Passage provided:
Masters Program - Chemical Engineering

The Department of Chemical Engineering offers a thesis option in pursuing the Master of Engineering (M.E.) with concentration in Chemical Engineering degree. It does not offer a non-thesis option at this time.

Qualified students may apply for the Enders Fellowship to support their research.

To receive the M.E. degree, graduate students in chemical engineering must complete a minimum of 30 graduate-level credits beyond their baccalaureate degree.  6 of these credits must be for a thesis project on an approved topic (ChE499). It is recommended that students take ChE421 (Advanced Chemical Reaction Engineering), ChE/ME/EID440 (Advanced Fluid Mechanics), ChE/EID441 (Advanced Heat and Mass Transfer) and/or Ch460 (Statistical Mechanics and Computational Chemistry) if they are offered.

18 credits of the 30 must be from Chemical Engineering graduate courses, i.e. ones with course codes ChE4XX.  This includes the ChE499 requirement above.  The remaining 12 credits of the 30 may be from other graduate engineering or science electives (e.g. Ch4XX, EID4XX, Bio4XX, etc.)   All coursework must be approved by the student's thesis research advisor.

A thesis candidate must choose a full-time Cooper Union faculty member from either the chemistry or chemical engineering departments as one of their thesis research advisors by the end of their first semester. Thesis projects may be co-advised by up to two faculty members.  Before choosing a thesis topic, students should meet with each faculty member in the chemistry and chemical engineering departments to discuss potential projects and each professor’s research interests.

Source material:
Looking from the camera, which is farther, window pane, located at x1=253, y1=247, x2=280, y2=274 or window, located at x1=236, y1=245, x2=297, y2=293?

Work item:
Write what comes next in the chemical engineering master's program text, starting right after its final sentence.

Your response:
Research interests of chemical engineering faculty members include nature-inspired chemical engineering, polymeric biomaterials for medical applications, drug delivery, environmental engineering, evaluation of sustainability, life cycle assessment, batch process design and optimization, pollution prevention and mitigation, optimization (linear and non-linear programming), particle technology, multiphase flow and fluidization, pharmaceutical engineering and processes, identifying reaction mechanisms for energy applications, design of carbon dioxide adsorbents, and energy systems and processes.

For more detail on faculty research interests, please refer to their research webpages through their bios here.

Applicants to the M.E. program who did not receive their baccalaureate degree in chemical engineering are required to have taken coursework in material and energy balances, thermodynamics, reaction engineering / reactors, and computer programming / scientific computing.